WORK INSTRUCTIONS
Reproduce each line of the listing exactly.

DATASET CONTENT
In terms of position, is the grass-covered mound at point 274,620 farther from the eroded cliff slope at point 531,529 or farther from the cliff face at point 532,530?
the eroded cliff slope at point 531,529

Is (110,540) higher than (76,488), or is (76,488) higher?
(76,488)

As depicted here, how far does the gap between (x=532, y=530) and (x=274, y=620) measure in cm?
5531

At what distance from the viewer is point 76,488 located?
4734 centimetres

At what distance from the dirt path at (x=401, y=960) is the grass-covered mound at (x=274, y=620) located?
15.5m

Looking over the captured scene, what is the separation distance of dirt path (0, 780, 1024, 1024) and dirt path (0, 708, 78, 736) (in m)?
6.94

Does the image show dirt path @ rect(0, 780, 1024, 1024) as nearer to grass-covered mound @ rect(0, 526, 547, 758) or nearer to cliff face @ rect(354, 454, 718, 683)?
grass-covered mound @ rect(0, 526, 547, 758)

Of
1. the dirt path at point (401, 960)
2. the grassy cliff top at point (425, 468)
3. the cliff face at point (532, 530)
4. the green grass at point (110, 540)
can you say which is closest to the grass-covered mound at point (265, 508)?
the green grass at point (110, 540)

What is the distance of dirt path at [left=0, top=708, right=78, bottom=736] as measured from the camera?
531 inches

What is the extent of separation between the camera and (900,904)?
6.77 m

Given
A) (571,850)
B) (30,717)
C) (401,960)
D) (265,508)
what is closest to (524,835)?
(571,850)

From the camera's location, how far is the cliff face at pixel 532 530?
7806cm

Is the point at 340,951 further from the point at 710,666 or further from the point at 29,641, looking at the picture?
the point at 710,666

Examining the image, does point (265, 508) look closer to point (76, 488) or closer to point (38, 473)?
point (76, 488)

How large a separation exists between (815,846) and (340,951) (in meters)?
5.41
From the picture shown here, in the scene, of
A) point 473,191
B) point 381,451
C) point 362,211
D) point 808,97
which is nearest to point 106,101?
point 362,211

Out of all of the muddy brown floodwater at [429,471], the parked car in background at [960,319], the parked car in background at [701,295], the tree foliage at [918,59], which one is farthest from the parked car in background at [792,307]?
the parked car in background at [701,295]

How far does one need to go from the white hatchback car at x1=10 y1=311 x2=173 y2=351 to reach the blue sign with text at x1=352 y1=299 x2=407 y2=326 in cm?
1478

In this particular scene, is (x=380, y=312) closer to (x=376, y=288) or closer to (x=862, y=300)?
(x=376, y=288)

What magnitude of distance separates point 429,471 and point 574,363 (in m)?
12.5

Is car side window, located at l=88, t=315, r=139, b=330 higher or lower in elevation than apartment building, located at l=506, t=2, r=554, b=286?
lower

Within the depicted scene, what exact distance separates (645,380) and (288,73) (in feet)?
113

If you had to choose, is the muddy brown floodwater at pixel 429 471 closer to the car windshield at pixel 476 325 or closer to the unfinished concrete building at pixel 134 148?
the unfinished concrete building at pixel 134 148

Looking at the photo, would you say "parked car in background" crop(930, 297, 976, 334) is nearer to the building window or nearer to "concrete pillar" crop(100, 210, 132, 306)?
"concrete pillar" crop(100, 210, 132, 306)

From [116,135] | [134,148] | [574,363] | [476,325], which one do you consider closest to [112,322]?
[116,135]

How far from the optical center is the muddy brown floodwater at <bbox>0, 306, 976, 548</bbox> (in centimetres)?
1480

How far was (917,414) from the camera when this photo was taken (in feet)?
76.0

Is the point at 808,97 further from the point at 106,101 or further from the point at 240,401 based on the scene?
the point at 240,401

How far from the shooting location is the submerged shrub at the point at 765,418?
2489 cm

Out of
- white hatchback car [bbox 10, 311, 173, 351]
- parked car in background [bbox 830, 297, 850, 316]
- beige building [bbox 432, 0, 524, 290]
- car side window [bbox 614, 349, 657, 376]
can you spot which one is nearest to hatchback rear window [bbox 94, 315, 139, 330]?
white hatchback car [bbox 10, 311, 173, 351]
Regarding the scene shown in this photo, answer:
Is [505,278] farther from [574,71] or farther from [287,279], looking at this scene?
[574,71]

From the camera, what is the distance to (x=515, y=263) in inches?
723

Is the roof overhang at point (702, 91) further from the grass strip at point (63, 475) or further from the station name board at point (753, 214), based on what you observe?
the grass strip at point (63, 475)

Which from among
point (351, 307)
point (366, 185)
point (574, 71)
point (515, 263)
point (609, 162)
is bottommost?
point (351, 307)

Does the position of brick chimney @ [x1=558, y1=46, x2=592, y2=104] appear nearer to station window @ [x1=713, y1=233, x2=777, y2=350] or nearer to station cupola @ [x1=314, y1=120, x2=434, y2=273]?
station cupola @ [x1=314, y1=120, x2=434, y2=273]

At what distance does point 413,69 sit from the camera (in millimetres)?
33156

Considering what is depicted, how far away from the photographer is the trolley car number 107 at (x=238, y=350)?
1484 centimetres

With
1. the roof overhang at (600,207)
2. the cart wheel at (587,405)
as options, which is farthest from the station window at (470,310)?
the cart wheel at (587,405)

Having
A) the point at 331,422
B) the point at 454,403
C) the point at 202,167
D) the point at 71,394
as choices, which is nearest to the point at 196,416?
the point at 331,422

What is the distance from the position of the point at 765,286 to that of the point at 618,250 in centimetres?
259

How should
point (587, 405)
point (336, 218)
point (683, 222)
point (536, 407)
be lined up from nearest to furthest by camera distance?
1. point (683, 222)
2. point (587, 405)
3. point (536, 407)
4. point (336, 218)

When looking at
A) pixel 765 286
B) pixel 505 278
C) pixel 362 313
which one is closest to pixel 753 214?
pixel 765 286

ANSWER TO THE PROBLEM
In terms of position, is the grass-covered mound at point 274,620 farther from the eroded cliff slope at point 531,529 or farther from the cliff face at point 532,530?
the eroded cliff slope at point 531,529

Is (110,540) higher than (76,488), or is (76,488) higher?
(76,488)

As depicted here, how far does the gap between (x=532, y=530) and (x=274, y=620) measure in cm?
5531

At what distance from the viewer is point 76,488 located?
4734 centimetres

At what distance from the dirt path at (x=401, y=960) is the grass-covered mound at (x=274, y=620) located?
15.5m

Looking over the captured scene, what is the separation distance of dirt path (0, 780, 1024, 1024) and dirt path (0, 708, 78, 736) (in m)?
6.94

Does the image show dirt path @ rect(0, 780, 1024, 1024) as nearer to grass-covered mound @ rect(0, 526, 547, 758) or nearer to cliff face @ rect(354, 454, 718, 683)?
grass-covered mound @ rect(0, 526, 547, 758)

Of
1. the dirt path at point (401, 960)
2. the grassy cliff top at point (425, 468)
3. the cliff face at point (532, 530)
4. the green grass at point (110, 540)
can you say which is closest to the grass-covered mound at point (265, 508)?
the green grass at point (110, 540)

What is the distance of dirt path at [left=0, top=708, right=78, bottom=736] as measured from the camera?
531 inches

What is the extent of separation between the camera and (900,904)?
6.77 m

Given
A) (571,850)
B) (30,717)
C) (401,960)
D) (265,508)
what is closest to (524,835)?
(571,850)

From the camera's location, how far is the cliff face at pixel 532 530?
7806cm

Is the point at 340,951 further from the point at 710,666 or further from the point at 29,641, looking at the picture?
the point at 710,666

Examining the image, does point (265, 508) look closer to point (76, 488) or closer to point (38, 473)?
point (76, 488)

How large a separation exists between (815,846) and (340,951) (in meters)?
5.41
From the picture shown here, in the scene, of
A) point 473,191
B) point 381,451
C) point 362,211
D) point 808,97
which is nearest to point 106,101?
point 362,211

Out of all of the muddy brown floodwater at [429,471], the parked car in background at [960,319], the parked car in background at [701,295], the tree foliage at [918,59], which one is farthest from the parked car in background at [792,307]?
the parked car in background at [701,295]

How far does one need to go from the white hatchback car at x1=10 y1=311 x2=173 y2=351 to reach the blue sign with text at x1=352 y1=299 x2=407 y2=326 in cm?
1478

In this particular scene, is (x=380, y=312) closer to (x=376, y=288) or closer to (x=862, y=300)?
(x=376, y=288)

What magnitude of distance separates point 429,471 and point 574,363 (in m)?
12.5

Is car side window, located at l=88, t=315, r=139, b=330 higher or lower in elevation than apartment building, located at l=506, t=2, r=554, b=286?
lower

Within the depicted scene, what exact distance separates (645,380) and (288,73) (in feet)?
113

If you had to choose, is the muddy brown floodwater at pixel 429 471 closer to the car windshield at pixel 476 325 or closer to the unfinished concrete building at pixel 134 148?
the unfinished concrete building at pixel 134 148

Looking at the photo, would you say "parked car in background" crop(930, 297, 976, 334) is nearer to the building window or nearer to "concrete pillar" crop(100, 210, 132, 306)?
"concrete pillar" crop(100, 210, 132, 306)

From [116,135] | [134,148] | [574,363] | [476,325], which one do you consider closest to [112,322]?
[116,135]

How far from the optical center is the muddy brown floodwater at <bbox>0, 306, 976, 548</bbox> (in centimetres)?
1480

How far was (917,414) from the camera when this photo was taken (in feet)?
76.0

Is the point at 808,97 further from the point at 106,101 or further from the point at 240,401 based on the scene?
the point at 240,401

How far from the shooting location is the submerged shrub at the point at 765,418?
2489 cm

Out of
- white hatchback car [bbox 10, 311, 173, 351]
- parked car in background [bbox 830, 297, 850, 316]
- beige building [bbox 432, 0, 524, 290]
- car side window [bbox 614, 349, 657, 376]
can you spot which one is nearest to hatchback rear window [bbox 94, 315, 139, 330]?
white hatchback car [bbox 10, 311, 173, 351]
Regarding the scene shown in this photo, answer:
Is [505,278] farther from [574,71] or farther from [287,279], looking at this scene?
[574,71]

From the camera, what is the distance to (x=515, y=263) in inches?
723

Is the roof overhang at point (702, 91) further from the grass strip at point (63, 475) or further from the station name board at point (753, 214), based on what you observe?
the grass strip at point (63, 475)

Which from among
point (351, 307)
point (366, 185)
point (574, 71)
point (515, 263)
point (609, 162)
is bottommost?
point (351, 307)

Does the position of brick chimney @ [x1=558, y1=46, x2=592, y2=104] appear nearer to station window @ [x1=713, y1=233, x2=777, y2=350] or nearer to station cupola @ [x1=314, y1=120, x2=434, y2=273]?
station cupola @ [x1=314, y1=120, x2=434, y2=273]

At what distance does point 413,69 sit from the camera (in millimetres)?
33156

Considering what is depicted, how far away from the photographer is the trolley car number 107 at (x=238, y=350)?
1484 centimetres

With
1. the roof overhang at (600,207)
2. the cart wheel at (587,405)
as options, which is farthest from the station window at (470,310)?
the cart wheel at (587,405)

Having
A) the point at 331,422
B) the point at 454,403
C) the point at 202,167
D) the point at 71,394
as choices, which is nearest to the point at 196,416?
the point at 331,422

What is the distance from the position of the point at 765,286 to that of the point at 618,250 in centimetres?
259

How should
point (587, 405)
point (336, 218)
point (683, 222)
point (536, 407)
be lined up from nearest to furthest by camera distance?
1. point (683, 222)
2. point (587, 405)
3. point (536, 407)
4. point (336, 218)

When looking at
A) pixel 765 286
B) pixel 505 278
C) pixel 362 313
which one is closest to pixel 753 214?
pixel 765 286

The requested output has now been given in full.